Janus
- Purpose: file transfer protocol
- Developer(s): Rick Huebner
- Introduction: December 1987; 37 years ago
- Based on: ZMODEM
- Hardware: modems

= Janus (protocol) =

Janus is a file transfer protocol for use on bulletin board systems (BBSs). It has the relatively rare feature that it is fully bidirectional, allowing the protocol to upload and download files at the same time. It was written by Rick Huebner in 1987; Huebner had previously written a ZMODEM module for the Opus-CBBS system.

Using Janus, Opus BBS systems could save time exchanging files, like FidoNet message packets, by sending in both directions at the same time. In most cases, a given system in the Fido network would download more messages than it sent back, so in practice, the result was that the reply stream was costless. Huebner described the result as sending the shorter file for free.

Janus was useful in settings where the upstream and downstream links were both of similar performance, which was true in the mid-1980s when most high-speed modems operated at 2,400 bit/s bidirectionally. However, the protocol was introduced almost at the same time as the rapid popularization of the USRobotics HST standard with a 9,600 bit/s download and only 300 bit/s upload, where Janus offered little or no advantage. When higher-speed bidirectional modems appeared, like v.32bis, Janus had already largely disappeared.

==Details==
Janus is a packet-oriented protocol like XMODEM and similar systems. In these protocols, the file is transferred in "packets" or "blocks", small portions of the file as a whole. As each packet is received it is examined for errors, and if an error is found, an error message is sent back to the sender. The sender then sends the packet again until it either succeeds or the transfer is cancelled after a certain number of errors.

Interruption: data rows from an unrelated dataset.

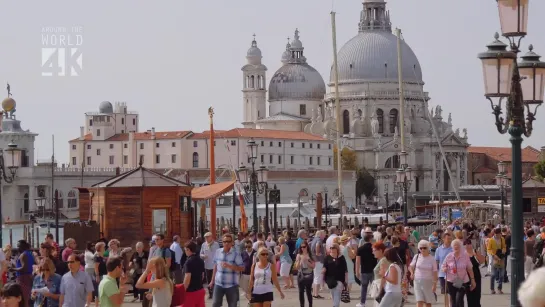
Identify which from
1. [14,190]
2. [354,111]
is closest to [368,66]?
[354,111]

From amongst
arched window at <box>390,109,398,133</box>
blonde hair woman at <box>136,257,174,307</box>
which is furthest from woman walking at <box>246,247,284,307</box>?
arched window at <box>390,109,398,133</box>

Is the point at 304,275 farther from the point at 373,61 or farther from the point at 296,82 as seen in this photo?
the point at 296,82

Janus is typical of late 1980s protocols that attempt to make better use of increasing modem speeds. XMODEM transferred only 128 bytes of data per packet, and then waited for a response from the receiver before sending the next packet. Due to the latency of the phone network, the minimum possible time to receive this acknowledgement represented a significant percentage of the time it needed to send the next packet, leading to relatively low channel usage on faster modems.

The solution to this problem used in Janus was to allow the packet size to vary, from 0 to 2052 bytes per packet. With larger packets, the latency of the network represents a much smaller fraction of the time needed to send a packet. Additionally, Janus did not stop and wait for the receiver to acknowledge the reception of the packet, it simply assumed it was received correctly and immediately began sending the next packet. If there was an error, the receiver would signal this back to the sender, and the bad packet would then be re-sent as soon as the current packet was complete.

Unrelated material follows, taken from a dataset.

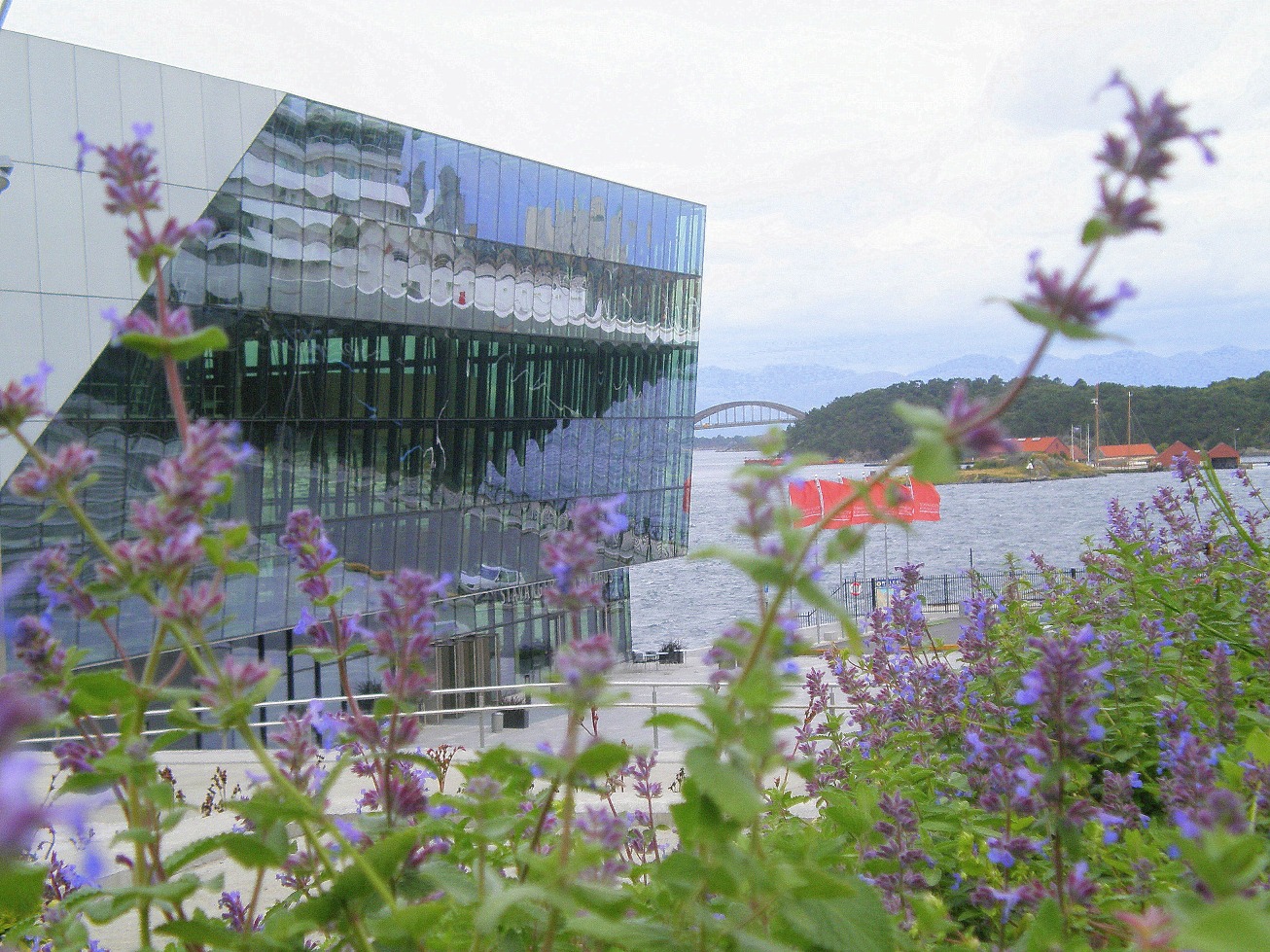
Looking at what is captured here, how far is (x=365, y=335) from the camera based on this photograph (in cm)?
2084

The basic Janus packet structure consisted of the following pattern:

    PKTSTRT, data, PKTYPE, PKTEND, CRC

The PKTSTRT and PKTEND were unique character sequences that allowed the protocol to identify the start and end of the data section. The data section contained 0 to 2052 bytes of data, depending on the PKTYPE. The CRC was a 16-bit cyclic redundancy check, the same applied to XMODEM-CRC (and its variations). There were several different PKTYPEs that represented data packets, acks, naks and other transfer details, as well as the FNAMEPKT which sent file metadata (name, size, etc.) that other protocols handled in "packet zero". In contrast to most other protocols, Janus used a 32-bit offset within the file to identify packets, as opposed to XMODEM-derived protocols which used an internal packet number which was typically a monotonically increasing integer.

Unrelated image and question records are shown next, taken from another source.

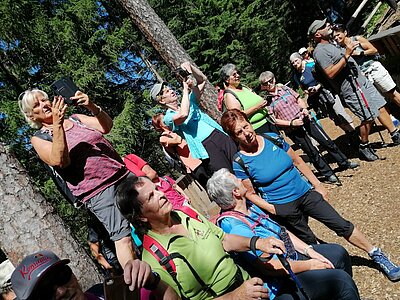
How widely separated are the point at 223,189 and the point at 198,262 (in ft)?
2.23

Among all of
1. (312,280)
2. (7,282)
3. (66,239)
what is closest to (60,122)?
(66,239)

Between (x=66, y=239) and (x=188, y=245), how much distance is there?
1.43m

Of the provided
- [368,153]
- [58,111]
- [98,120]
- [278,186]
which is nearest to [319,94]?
[368,153]

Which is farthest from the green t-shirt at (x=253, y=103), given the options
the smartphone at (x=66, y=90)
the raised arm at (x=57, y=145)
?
the raised arm at (x=57, y=145)

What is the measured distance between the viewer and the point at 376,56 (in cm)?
609

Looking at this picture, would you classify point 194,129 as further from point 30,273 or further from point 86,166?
point 30,273

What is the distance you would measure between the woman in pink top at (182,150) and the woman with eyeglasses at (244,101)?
757 millimetres

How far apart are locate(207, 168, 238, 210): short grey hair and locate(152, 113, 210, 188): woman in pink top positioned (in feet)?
5.94

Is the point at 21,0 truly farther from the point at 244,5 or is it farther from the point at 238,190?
the point at 244,5

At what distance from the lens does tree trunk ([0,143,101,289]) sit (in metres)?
3.12

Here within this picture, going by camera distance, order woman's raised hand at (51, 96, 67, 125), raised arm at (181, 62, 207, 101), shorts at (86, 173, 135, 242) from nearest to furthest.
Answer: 1. woman's raised hand at (51, 96, 67, 125)
2. shorts at (86, 173, 135, 242)
3. raised arm at (181, 62, 207, 101)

An error in Janus would cause the receiver to send a BADPKT packet with the file offset to be sent back, allowing the system to send any packet out-of-order at any time. A large number of errors could be addressed by sending the RPOSPKT packet, which "rewound" the transfer to a given 32-bit address. Unlike other protocols, Janus did not have pre-defined limits on the number of failures that would cause a transfer to fail, transfers only ended when one side or the other explicitly sent a HALTPKT.

The packet size in Janus was selected dynamically based on the number of transmission errors and the time to send a packet. This was the same algorithm Huebner had developed for his version of ZMODEM used in the Opus BBS system. This algorithm was later back-ported into the ZMODEM standard by Chuck Forsberg.